### Supplied material
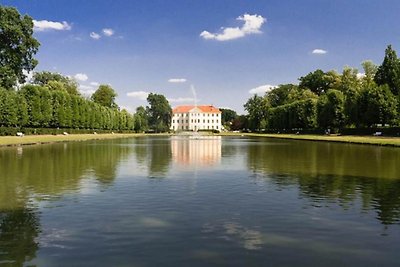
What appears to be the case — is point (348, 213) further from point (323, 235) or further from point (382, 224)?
point (323, 235)

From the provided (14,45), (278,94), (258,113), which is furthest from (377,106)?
(278,94)

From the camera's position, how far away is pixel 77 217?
10.4 meters

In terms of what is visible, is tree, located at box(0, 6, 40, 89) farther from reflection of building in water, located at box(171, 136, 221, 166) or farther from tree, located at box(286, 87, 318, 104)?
tree, located at box(286, 87, 318, 104)

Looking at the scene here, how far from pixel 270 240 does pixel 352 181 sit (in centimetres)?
976

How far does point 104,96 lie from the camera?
152625mm

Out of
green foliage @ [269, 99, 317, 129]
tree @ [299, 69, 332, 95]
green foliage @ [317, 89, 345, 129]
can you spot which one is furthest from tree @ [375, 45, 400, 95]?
tree @ [299, 69, 332, 95]

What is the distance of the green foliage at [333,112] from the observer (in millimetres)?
89750

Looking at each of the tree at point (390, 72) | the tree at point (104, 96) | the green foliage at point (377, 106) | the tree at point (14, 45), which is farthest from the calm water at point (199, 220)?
the tree at point (104, 96)

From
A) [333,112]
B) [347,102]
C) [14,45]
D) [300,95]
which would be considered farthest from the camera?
[300,95]

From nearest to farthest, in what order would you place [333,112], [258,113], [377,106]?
[377,106] < [333,112] < [258,113]

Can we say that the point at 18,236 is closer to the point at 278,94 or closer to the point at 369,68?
the point at 369,68

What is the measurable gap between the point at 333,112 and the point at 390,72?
1522 cm

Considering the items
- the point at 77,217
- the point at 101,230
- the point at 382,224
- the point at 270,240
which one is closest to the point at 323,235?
the point at 270,240

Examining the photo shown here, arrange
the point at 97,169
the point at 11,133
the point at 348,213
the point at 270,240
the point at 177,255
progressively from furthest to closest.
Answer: the point at 11,133 < the point at 97,169 < the point at 348,213 < the point at 270,240 < the point at 177,255
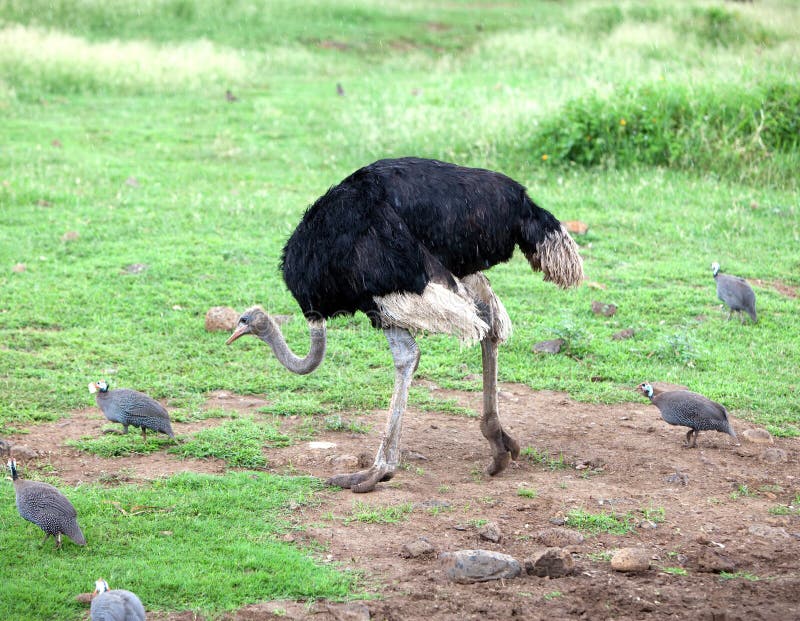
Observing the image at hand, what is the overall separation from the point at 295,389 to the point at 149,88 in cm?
1273

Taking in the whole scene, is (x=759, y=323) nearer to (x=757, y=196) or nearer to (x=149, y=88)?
(x=757, y=196)

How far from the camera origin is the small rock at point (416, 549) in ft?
16.9

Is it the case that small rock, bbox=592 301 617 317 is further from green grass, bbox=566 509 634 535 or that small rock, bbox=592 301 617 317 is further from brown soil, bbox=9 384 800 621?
green grass, bbox=566 509 634 535

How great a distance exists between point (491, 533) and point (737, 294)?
14.1 feet

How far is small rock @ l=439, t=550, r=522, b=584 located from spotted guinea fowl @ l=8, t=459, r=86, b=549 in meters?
1.84

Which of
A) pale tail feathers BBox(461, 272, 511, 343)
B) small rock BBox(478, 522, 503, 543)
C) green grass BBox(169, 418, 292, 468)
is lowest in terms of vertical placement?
green grass BBox(169, 418, 292, 468)

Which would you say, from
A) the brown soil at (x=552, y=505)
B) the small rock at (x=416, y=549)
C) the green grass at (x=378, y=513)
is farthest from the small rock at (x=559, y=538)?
the green grass at (x=378, y=513)

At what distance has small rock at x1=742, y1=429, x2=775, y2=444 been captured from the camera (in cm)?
676

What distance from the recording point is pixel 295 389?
781 cm

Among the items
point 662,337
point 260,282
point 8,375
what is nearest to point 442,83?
point 260,282

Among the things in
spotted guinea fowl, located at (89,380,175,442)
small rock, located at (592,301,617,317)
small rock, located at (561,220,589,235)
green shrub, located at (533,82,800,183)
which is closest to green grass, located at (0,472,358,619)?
spotted guinea fowl, located at (89,380,175,442)

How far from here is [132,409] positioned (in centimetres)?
652

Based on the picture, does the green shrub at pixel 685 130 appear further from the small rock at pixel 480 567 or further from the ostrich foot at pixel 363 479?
the small rock at pixel 480 567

### Task brief
Convert the whole listing above into a JSON list of strings, one string per line, with blank lines and the pictures left out.

### Complete answer
[
  "What appears to be the case — is point (348, 213) further from point (323, 235) or further from point (382, 224)?",
  "point (323, 235)",
  "From the provided (14,45), (278,94), (258,113), which is furthest from (377,106)?",
  "(278,94)",
  "From the camera's position, how far away is pixel 77 217?",
  "10.4 meters",
  "In terms of what is visible, is tree, located at box(0, 6, 40, 89) farther from reflection of building in water, located at box(171, 136, 221, 166) or farther from tree, located at box(286, 87, 318, 104)?",
  "tree, located at box(286, 87, 318, 104)",
  "Looking at the scene here, how far from pixel 270 240 does pixel 352 181 sit (in centimetres)?",
  "976",
  "How far does point 104,96 lie from the camera?",
  "152625mm",
  "Out of",
  "green foliage @ [269, 99, 317, 129]",
  "tree @ [299, 69, 332, 95]",
  "green foliage @ [317, 89, 345, 129]",
  "can you spot which one is furthest from tree @ [375, 45, 400, 95]?",
  "tree @ [299, 69, 332, 95]",
  "What is the distance of the green foliage at [333,112] from the observer (in millimetres)?",
  "89750",
  "Looking at each of the tree at point (390, 72) | the tree at point (104, 96) | the green foliage at point (377, 106) | the tree at point (14, 45), which is farthest from the calm water at point (199, 220)?",
  "the tree at point (104, 96)",
  "From",
  "A) [333,112]",
  "B) [347,102]",
  "C) [14,45]",
  "D) [300,95]",
  "which would be considered farthest from the camera?",
  "[300,95]",
  "From nearest to farthest, in what order would you place [333,112], [258,113], [377,106]?",
  "[377,106] < [333,112] < [258,113]",
  "Can we say that the point at 18,236 is closer to the point at 278,94 or closer to the point at 369,68?",
  "the point at 369,68",
  "What is the measurable gap between the point at 333,112 and the point at 390,72?",
  "1522 cm",
  "Considering the items",
  "- the point at 77,217",
  "- the point at 101,230",
  "- the point at 382,224",
  "- the point at 270,240",
  "which one is closest to the point at 323,235?",
  "the point at 270,240",
  "Examining the photo shown here, arrange",
  "the point at 97,169",
  "the point at 11,133",
  "the point at 348,213",
  "the point at 270,240",
  "the point at 177,255",
  "progressively from furthest to closest.",
  "Answer: the point at 11,133 < the point at 97,169 < the point at 348,213 < the point at 270,240 < the point at 177,255",
  "Observing the image at hand, what is the overall separation from the point at 295,389 to the point at 149,88 in cm?",
  "1273",
  "Taking in the whole scene, is (x=759, y=323) nearer to (x=757, y=196) or nearer to (x=149, y=88)?",
  "(x=757, y=196)",
  "How far from the camera origin is the small rock at point (416, 549) in ft?",
  "16.9",
  "Is it the case that small rock, bbox=592 301 617 317 is further from green grass, bbox=566 509 634 535 or that small rock, bbox=592 301 617 317 is further from brown soil, bbox=9 384 800 621?",
  "green grass, bbox=566 509 634 535",
  "How great a distance exists between point (491, 533) and point (737, 294)?",
  "14.1 feet",
  "How far is small rock @ l=439, t=550, r=522, b=584 located from spotted guinea fowl @ l=8, t=459, r=86, b=549 in meters?",
  "1.84",
  "Which of",
  "A) pale tail feathers BBox(461, 272, 511, 343)",
  "B) small rock BBox(478, 522, 503, 543)",
  "C) green grass BBox(169, 418, 292, 468)",
  "is lowest in terms of vertical placement?",
  "green grass BBox(169, 418, 292, 468)",
  "Which would you say, from",
  "A) the brown soil at (x=552, y=505)",
  "B) the small rock at (x=416, y=549)",
  "C) the green grass at (x=378, y=513)",
  "is farthest from the small rock at (x=559, y=538)?",
  "the green grass at (x=378, y=513)",
  "At what distance has small rock at x1=742, y1=429, x2=775, y2=444 been captured from the camera (in cm)?",
  "676",
  "What distance from the recording point is pixel 295 389?",
  "781 cm",
  "Among the items",
  "point 662,337",
  "point 260,282",
  "point 8,375",
  "what is nearest to point 442,83?",
  "point 260,282",
  "Among the things in",
  "spotted guinea fowl, located at (89,380,175,442)",
  "small rock, located at (592,301,617,317)",
  "small rock, located at (561,220,589,235)",
  "green shrub, located at (533,82,800,183)",
  "which is closest to green grass, located at (0,472,358,619)?",
  "spotted guinea fowl, located at (89,380,175,442)",
  "How far from here is [132,409] positioned (in centimetres)?",
  "652",
  "Based on the picture, does the green shrub at pixel 685 130 appear further from the small rock at pixel 480 567 or further from the ostrich foot at pixel 363 479?",
  "the small rock at pixel 480 567"
]